-Mira lo que tengo.
-Una piedra. Qué bonita.
-No es una piedra, es cuarzo rosa.
-Qué bonito tu cuarzo rosa.
Hasta ahí, una conversación normal. Si la hubiera mantenido con mi hija de cinco años. Pero mi interlocutora había aprendido a leer hacía más de cuarenta, la inocencia no entra en la ecuación.
Vale, mi interlocutora no tiene una conversación muy apasionante. Eso no sería motivo para escribir una entrada en el blog. Pero sí lo que siguió.
-No es una piedra. Tiene propiedades.
-Mira qué bien, una piedra capitalista.
-No, de esas no. Atrae el amor y cura los riñones. ¿No es increíble?
-Desde luego.
-¿Verdad?
-No, literalmente. Que es increíble. Que no se lo cree nadie, vamos.
(Mi interlocutora me mira con una mezcla de compasión y desprecio).
-Hijacómoeres. Has perdido la capacidad de maravillarte.

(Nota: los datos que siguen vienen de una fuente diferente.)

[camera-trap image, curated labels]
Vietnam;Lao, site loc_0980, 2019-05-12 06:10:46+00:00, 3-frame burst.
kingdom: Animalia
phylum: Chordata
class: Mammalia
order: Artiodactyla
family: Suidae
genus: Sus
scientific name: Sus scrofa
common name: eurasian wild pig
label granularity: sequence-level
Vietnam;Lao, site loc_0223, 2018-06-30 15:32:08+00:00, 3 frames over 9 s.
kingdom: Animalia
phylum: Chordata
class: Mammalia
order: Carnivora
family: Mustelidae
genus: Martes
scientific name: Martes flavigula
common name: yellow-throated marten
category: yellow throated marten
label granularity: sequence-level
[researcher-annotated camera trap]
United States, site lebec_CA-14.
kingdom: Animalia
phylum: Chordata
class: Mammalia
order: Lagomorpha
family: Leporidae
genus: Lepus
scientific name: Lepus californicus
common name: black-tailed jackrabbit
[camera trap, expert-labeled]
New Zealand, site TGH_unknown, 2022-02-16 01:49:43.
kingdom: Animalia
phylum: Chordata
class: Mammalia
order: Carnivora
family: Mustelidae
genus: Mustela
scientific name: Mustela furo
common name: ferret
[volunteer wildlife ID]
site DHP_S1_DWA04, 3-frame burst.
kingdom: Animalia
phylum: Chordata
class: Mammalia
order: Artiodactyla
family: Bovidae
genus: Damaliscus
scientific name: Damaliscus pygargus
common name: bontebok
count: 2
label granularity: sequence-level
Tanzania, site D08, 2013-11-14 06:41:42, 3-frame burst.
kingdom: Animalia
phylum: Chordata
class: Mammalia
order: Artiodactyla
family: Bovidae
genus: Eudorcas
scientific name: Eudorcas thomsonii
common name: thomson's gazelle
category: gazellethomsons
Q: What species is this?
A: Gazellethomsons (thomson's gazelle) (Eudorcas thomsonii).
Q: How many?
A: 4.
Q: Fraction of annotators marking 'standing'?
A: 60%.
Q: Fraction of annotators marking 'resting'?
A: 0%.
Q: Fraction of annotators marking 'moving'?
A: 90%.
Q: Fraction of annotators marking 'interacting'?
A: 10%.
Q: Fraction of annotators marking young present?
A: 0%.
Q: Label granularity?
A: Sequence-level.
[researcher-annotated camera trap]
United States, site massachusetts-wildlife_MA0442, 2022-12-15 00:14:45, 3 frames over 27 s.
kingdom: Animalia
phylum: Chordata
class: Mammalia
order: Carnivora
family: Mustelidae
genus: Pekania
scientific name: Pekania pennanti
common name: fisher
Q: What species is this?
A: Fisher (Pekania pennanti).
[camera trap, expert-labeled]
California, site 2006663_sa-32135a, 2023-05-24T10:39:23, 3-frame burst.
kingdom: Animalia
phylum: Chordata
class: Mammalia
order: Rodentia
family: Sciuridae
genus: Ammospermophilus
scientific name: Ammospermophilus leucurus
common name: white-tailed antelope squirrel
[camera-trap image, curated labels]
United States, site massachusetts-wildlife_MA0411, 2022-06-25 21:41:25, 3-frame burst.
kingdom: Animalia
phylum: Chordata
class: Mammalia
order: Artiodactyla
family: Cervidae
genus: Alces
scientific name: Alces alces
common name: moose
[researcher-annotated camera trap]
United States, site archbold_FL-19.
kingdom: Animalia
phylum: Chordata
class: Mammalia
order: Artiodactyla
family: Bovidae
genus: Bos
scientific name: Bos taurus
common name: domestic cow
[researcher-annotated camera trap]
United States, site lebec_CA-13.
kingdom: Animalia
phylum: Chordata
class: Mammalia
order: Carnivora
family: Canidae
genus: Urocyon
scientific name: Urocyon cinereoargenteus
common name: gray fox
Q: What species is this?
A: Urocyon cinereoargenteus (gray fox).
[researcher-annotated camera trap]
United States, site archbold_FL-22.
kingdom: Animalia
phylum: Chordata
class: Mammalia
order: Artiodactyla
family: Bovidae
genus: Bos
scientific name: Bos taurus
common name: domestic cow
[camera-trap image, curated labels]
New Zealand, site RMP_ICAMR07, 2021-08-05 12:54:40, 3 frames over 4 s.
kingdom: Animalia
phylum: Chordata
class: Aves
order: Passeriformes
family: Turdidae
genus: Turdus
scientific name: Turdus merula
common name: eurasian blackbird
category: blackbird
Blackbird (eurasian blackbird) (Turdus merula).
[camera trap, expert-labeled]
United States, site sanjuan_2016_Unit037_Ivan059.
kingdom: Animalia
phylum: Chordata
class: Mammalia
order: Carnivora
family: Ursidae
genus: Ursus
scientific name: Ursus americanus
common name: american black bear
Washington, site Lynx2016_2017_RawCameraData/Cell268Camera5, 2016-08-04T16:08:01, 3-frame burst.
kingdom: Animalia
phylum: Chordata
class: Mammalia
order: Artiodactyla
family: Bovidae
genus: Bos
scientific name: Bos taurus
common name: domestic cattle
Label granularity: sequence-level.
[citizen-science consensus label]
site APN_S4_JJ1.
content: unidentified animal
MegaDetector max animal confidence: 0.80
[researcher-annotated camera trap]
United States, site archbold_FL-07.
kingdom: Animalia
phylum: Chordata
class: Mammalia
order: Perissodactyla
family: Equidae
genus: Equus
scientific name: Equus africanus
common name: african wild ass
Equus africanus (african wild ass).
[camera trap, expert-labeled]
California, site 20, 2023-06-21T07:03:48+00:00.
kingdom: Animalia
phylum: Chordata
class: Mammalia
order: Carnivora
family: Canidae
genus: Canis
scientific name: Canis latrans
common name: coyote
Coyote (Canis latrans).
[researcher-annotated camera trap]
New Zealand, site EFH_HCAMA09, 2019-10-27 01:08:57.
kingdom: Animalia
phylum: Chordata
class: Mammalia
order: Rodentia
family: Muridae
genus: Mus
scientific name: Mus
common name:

Y se fue, muy digna, con su piedra, sus riñones protegidos y sus príncipes azules en el horizonte.
Me dejó pensando, mi crédula amiga (bueno, aclaro, no tan amiga). No sobre la gemoterapia, las propiedades del cuarzo o lo cursi que es el rosa, sino sobre mi supuesta pérdida del sentido de la maravilla. Y me recordó otra conversación delirante de hace ya bastantes años.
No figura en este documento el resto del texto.